Personal information
- Full name: Gabriel Petrović
- Date of birth: 25 May 1984 (age 40)
- Place of birth: Stockholm, Sweden
- Height: 1.86 m (6 ft 1 in)
- Position(s): Midfielder

Senior career*
- Years: Team / Apps / (Gls)
- 2002–2003: AIK / 7 / (0)
- 2004: Café Opera United / 21 / (1)
- 2005: AIK / 14 / (0)
- 2006: IFK Mariehamn / 23 / (1)
- 2007–2008: Väsby United / 60 / (9)
- 2009–2015: Brommapojkarna / 155 / (7)
- 2016–2018: IFK Mariehamn / 74 / (2)
- Total:  / 354 / (20)

International career
- 2000–2001: Sweden U17 / 6 / (0)
- 2001–2003: Sweden U19 / 14 / (0)

= Gabriel Petrović =

Swedish footballer

Gabriel Petrović (born 25 April 1984) is a Swedish former footballer who played as a midfielder.

==Career==
He was a defensive midfielder with both Swedish and Bosnian citizenship..

Starting his youth career with AIK, he developed all the way up to the first team squad in the beginning of the 2002 season.

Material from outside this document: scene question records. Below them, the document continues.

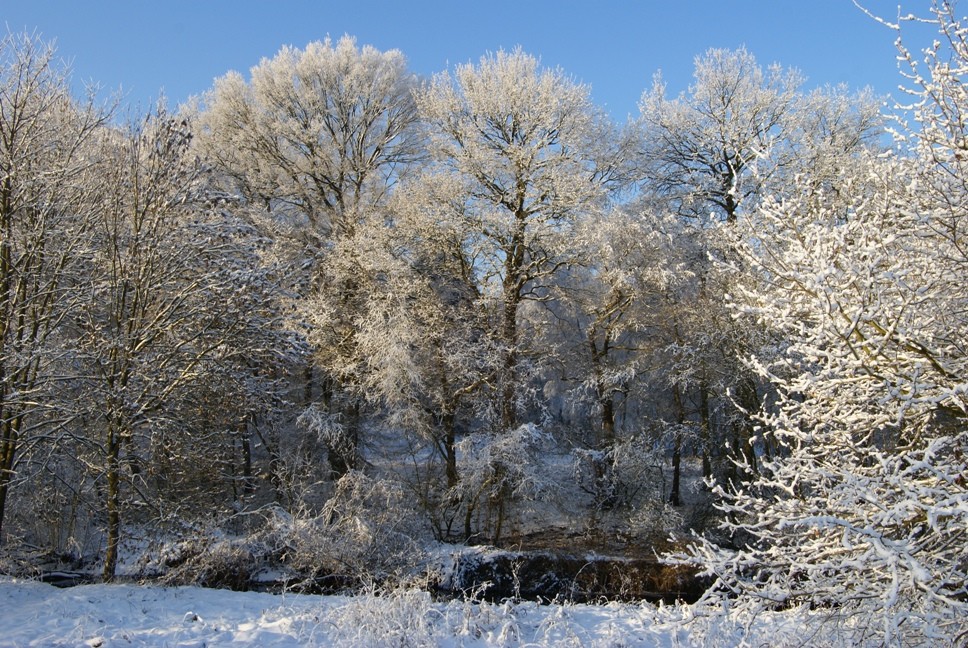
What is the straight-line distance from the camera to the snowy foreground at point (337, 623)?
5.82m

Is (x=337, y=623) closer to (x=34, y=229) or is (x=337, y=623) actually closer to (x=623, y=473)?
(x=34, y=229)

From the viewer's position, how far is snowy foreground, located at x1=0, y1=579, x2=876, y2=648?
5.82 meters

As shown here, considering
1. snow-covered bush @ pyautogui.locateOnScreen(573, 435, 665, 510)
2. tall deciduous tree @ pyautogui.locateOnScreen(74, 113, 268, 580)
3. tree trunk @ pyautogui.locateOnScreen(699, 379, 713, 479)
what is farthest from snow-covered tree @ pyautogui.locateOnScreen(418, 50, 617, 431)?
tall deciduous tree @ pyautogui.locateOnScreen(74, 113, 268, 580)

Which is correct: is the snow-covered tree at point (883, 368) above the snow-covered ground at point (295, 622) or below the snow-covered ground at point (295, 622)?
above

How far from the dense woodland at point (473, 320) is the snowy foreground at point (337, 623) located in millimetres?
1024

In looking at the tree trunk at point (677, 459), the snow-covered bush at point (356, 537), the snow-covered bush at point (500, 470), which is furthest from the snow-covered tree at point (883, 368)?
the tree trunk at point (677, 459)

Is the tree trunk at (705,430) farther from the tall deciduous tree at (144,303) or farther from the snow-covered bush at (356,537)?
the tall deciduous tree at (144,303)

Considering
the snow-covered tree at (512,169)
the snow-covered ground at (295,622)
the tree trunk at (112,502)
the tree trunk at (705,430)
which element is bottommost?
the snow-covered ground at (295,622)

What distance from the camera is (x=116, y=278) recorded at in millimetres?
9273

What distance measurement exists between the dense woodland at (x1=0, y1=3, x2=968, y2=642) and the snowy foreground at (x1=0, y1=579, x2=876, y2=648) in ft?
3.36

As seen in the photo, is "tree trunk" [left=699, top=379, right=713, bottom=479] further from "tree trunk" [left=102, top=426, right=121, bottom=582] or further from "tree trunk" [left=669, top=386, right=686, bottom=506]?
"tree trunk" [left=102, top=426, right=121, bottom=582]

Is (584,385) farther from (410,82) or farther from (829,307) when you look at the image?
(829,307)

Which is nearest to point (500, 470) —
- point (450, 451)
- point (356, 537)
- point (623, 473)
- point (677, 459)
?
point (450, 451)

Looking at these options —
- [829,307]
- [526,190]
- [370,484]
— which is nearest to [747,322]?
[526,190]
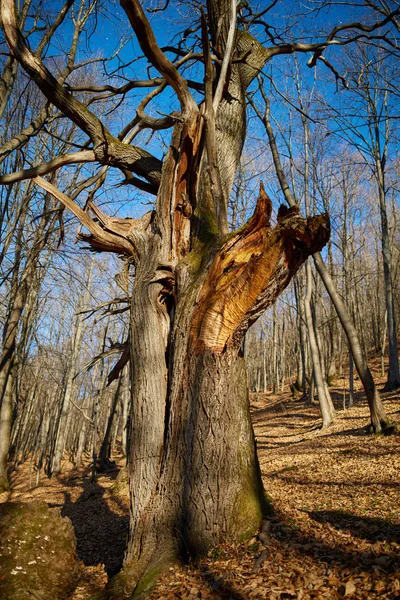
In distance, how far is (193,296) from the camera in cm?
396

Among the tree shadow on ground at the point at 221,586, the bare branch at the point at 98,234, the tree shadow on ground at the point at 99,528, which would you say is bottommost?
the tree shadow on ground at the point at 99,528

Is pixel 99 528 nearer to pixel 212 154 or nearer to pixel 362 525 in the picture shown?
pixel 362 525

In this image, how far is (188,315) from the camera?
3904mm

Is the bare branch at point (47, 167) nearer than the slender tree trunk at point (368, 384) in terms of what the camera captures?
Yes

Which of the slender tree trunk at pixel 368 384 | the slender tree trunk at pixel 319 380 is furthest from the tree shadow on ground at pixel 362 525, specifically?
the slender tree trunk at pixel 319 380

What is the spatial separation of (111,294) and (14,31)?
18.3 meters

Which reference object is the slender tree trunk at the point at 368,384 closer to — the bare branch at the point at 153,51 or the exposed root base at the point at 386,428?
the exposed root base at the point at 386,428

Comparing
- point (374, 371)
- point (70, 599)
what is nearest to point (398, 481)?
point (70, 599)

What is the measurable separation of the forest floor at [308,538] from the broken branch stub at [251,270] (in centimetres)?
177

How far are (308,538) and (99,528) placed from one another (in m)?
4.57

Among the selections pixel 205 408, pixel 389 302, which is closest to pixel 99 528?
pixel 205 408

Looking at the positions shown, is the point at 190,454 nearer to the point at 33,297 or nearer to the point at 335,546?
the point at 335,546

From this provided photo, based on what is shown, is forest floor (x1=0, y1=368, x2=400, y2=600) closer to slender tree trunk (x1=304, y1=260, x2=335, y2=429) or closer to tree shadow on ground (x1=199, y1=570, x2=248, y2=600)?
tree shadow on ground (x1=199, y1=570, x2=248, y2=600)

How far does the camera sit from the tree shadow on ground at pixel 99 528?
499 centimetres
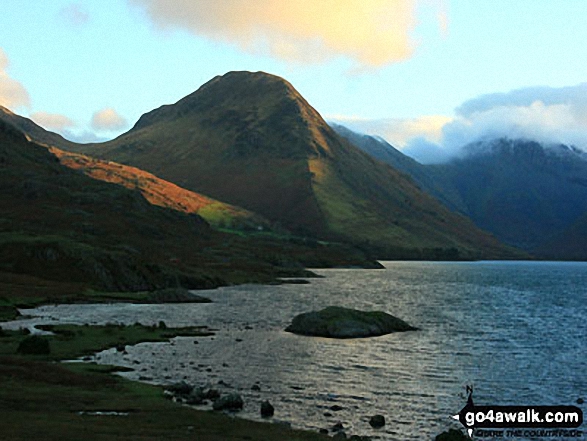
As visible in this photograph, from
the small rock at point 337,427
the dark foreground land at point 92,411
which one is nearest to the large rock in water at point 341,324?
the dark foreground land at point 92,411

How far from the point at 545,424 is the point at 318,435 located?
19.4 metres

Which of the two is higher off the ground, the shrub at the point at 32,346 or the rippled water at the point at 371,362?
the shrub at the point at 32,346

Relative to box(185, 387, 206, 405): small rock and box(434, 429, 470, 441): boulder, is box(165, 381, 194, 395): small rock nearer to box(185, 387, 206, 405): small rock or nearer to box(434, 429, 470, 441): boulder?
box(185, 387, 206, 405): small rock

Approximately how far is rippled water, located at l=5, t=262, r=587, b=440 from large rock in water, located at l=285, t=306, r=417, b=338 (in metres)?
2.90

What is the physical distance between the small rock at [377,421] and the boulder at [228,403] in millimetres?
10095

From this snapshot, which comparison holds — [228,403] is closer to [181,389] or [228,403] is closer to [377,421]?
[181,389]

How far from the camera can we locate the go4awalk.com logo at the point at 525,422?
4694 cm

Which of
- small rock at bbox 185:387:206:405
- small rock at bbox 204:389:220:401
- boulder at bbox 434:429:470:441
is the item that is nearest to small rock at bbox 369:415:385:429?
boulder at bbox 434:429:470:441

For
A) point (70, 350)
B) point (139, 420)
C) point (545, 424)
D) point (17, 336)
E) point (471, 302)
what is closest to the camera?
point (139, 420)

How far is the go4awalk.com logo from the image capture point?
154ft

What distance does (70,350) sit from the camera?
72.8 m

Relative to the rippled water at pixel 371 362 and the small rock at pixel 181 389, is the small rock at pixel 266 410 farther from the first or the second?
the small rock at pixel 181 389

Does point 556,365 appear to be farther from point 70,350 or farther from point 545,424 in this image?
point 70,350

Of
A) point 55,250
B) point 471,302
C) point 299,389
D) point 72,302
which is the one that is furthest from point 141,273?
point 299,389
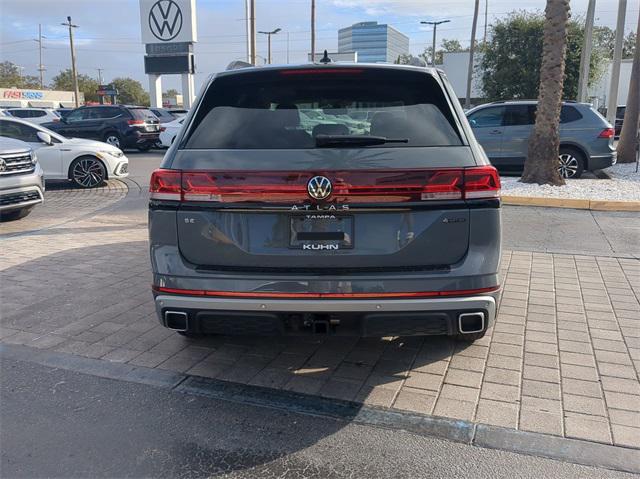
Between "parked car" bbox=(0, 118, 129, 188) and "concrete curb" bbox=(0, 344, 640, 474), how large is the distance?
8.91m

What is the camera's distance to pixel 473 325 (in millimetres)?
3125

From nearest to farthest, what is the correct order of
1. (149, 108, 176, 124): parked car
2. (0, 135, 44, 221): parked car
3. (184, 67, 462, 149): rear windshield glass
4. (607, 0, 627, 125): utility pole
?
(184, 67, 462, 149): rear windshield glass < (0, 135, 44, 221): parked car < (607, 0, 627, 125): utility pole < (149, 108, 176, 124): parked car

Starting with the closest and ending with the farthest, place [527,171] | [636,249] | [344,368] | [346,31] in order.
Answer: [344,368], [636,249], [527,171], [346,31]

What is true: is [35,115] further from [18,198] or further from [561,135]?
[561,135]

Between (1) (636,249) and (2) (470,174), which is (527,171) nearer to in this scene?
(1) (636,249)

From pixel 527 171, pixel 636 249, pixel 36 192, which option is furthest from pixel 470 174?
pixel 527 171

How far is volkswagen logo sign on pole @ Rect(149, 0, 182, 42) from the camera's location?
128 ft

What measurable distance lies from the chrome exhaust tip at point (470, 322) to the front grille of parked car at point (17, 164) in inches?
296

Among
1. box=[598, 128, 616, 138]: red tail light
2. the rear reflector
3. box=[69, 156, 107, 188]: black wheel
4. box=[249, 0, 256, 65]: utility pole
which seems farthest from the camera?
box=[249, 0, 256, 65]: utility pole

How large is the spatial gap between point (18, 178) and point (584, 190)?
9.71m

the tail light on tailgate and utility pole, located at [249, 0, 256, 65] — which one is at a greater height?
utility pole, located at [249, 0, 256, 65]

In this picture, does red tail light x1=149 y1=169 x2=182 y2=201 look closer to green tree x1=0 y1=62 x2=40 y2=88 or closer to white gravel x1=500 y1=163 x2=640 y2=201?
white gravel x1=500 y1=163 x2=640 y2=201

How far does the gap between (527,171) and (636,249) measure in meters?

On 6 April 2002, he made his league debut, entering the pitch in the 70th minute. Following year he played another 6 matches in the league and 2 in the first round of the UEFA cup. In 2005, he played another 14 games for the side and contributed when the club, after only one year in the second division, immediately advanced to the first league. After his contract wasn't renewed, he joined Finnish first team IFK Mariehamn. His first and only year there was successful as the club ended the season in 5th place and he finished second in the assist league, with many of them coming from corners and set pieces. He spent the 2007 and 2008 seasons with Väsby United, which at the time played in 3rd tier league, Division 1. His first year was a success as the team finished second in the league which led to promotion to the Superettan. The team managed a successful run in the 2007 Swedish Cup as they were sent out late in the semifinals against Kalmar, losing 4-1 home at Vilundavallen.

In summer of 2008, AIK offered him a lucrative contract, but he refused as he wanted to concentrate on his team's performance in the league and continue his studies in the School of Naprapathy in Stockholm. In end of 2008, he was transferred to IF Brommapojkarna, newly promoted to the Allsvenskan.

After the 2018 season with IFK Mariehamn, Petrović retired from football.